A proposal by the U.S. Department of Labor that would put more independent contractors in the employee category has the potential to shake up business models, workers’ compensation experts say.
“This could be a really big deal, especially in the gig, shared economy,” said Ben Powers, Atlanta-based vice president and head of large and complex casualty for the Southeast region at Willis Towers Watson PLC.
“Overall, the employee/employer relationship versus the principal/independent contractor relationship affects our clients in a lot of big ways,” because workers’ compensation coverage would be among the biggest mandatory insurance requirements for companies forced to reclassify workers, he said.
The DOL̵7;s proposed rule, which was introduced Oct. 13 and is open for public comment until Dec. 13, would apply a narrow “economic reality test” to determine whether a worker is an independent contractor.
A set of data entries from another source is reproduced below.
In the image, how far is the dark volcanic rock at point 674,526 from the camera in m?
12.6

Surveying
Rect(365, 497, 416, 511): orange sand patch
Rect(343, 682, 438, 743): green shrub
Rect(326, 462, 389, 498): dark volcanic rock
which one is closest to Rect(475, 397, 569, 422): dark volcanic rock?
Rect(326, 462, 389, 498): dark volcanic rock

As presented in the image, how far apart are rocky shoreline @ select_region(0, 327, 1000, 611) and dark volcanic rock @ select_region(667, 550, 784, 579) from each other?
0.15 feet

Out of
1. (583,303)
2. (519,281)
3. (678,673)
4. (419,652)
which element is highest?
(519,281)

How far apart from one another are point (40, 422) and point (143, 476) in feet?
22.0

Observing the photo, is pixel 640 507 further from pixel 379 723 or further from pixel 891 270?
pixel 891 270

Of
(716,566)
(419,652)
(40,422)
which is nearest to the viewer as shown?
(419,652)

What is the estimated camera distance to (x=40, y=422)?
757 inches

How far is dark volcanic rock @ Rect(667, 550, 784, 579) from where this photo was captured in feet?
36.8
It would assess six conditions to determine whether the employee is financially dependent on the employer or self-employed.
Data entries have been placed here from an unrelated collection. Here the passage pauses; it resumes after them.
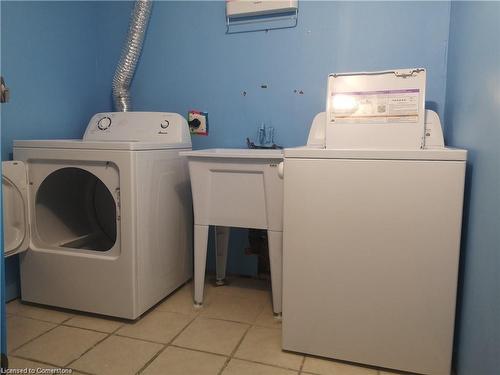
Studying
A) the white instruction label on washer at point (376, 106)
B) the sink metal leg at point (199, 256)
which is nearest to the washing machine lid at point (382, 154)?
the white instruction label on washer at point (376, 106)

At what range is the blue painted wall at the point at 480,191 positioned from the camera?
3.26 feet

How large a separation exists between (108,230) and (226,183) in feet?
2.80

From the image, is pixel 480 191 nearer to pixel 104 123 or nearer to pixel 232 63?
pixel 232 63

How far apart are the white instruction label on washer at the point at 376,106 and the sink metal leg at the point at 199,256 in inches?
30.1

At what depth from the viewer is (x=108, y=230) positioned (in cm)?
210

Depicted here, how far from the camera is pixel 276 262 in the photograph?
1654 mm

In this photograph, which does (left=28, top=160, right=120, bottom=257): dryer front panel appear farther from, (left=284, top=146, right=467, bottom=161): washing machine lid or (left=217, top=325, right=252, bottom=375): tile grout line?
(left=284, top=146, right=467, bottom=161): washing machine lid

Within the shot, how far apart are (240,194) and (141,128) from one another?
0.67 metres

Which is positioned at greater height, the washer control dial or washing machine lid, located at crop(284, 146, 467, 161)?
the washer control dial

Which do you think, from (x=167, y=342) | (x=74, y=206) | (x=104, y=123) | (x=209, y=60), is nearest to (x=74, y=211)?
(x=74, y=206)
The DOL has stated its intention to rein in businesses that rely heavily on independent contractors, who lack access to such protections as workers’ compensation and wage and hour laws.
Comp experts say that, depending on the type of business, a move to reclassify independent contractors as employees would force many companies to rebalance their risk profile.
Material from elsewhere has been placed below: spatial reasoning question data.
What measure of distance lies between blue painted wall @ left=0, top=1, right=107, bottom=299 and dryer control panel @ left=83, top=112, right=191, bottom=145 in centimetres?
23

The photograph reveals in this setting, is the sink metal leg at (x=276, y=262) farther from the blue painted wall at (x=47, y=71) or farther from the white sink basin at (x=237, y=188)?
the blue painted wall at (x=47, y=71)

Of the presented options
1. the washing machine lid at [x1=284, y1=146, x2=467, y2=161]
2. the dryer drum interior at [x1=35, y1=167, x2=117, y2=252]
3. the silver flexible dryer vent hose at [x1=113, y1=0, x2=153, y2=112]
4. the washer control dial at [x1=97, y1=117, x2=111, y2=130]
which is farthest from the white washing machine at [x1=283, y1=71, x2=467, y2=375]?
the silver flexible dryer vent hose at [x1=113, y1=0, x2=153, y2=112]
If regulation “forces employers to reclassify independent contractors as employees, it has a significant effect on workers’ conditions and on the overall economics of their business model,” said Will Brauer, Marsh LLC’s sharing economy and casualty practice leader in Chicago.
“There is a fine and sometimes difficult line between employee status and independent contractor status,” he said. “Each state, and in some cases municipalities, defines these requirements differently, but most have some common elements.”
While many companies that rely on independent contractors have general liability policies to protect assets in the event a contractor is injured — if the worker alleges and can prove negligence on behalf of the company — workers’ compensation casts a wider net, guaranteeing benefits in most cases and would increase insurance costs drastically, said Paul Primavera, Washington-based vice president and practice leader, national risk control group, at Lockton Cos. LLC.
Conversely, the risk may be greater under general liability, because workers comp is the exclusive remedy and is protected by regulations, Mr. Primavera. “Certainly, one could argue that a third-party claim can result in more exposure to an organization than a workers’ compensation claim simply because there are no limits on wages and pain and suffering,” he said.
With potential federal changes coming, experts say companies also need to make sure they’re classifying their employees in line with current state regulations, which have changed in some cases.
California has tightened rules on who is considered an employee, and Vermont and Rhode Island considered measures this year that would have changed the definition. More states may continue to push for clarification on the issue, the National Council on Compensation Insurance reported, calling the issue an important legislative trend.
According to the NCCI, three states passed laws this year targeting gig workers, such as those who work for transportation network companies, including Uber and Lyft, and other market entrepreneurs.
SB 150 in Alabama excluded certain contractors who work for marketplace platforms, such as Uber and food delivery platform Grubhub, from the definition of employee and considers them independent contractors. HB 118 in South Dakota clarified when a worker is an independent contractor of a delivery facilitation platform; and HB 2076 in Washington addressed workers’ compensation for transportation network company drivers under certain conditions.
Hanging over the issue is the DOL’s proposal, experts say.
“This is a key issue to continue to look at,” said Greg McKenna, Rolling Meadows, Ill.-based national public sector practice leader at Gallagher Bassett Services Inc. “It would be good advice for employers to continue to see how the The federal government will take action on this.”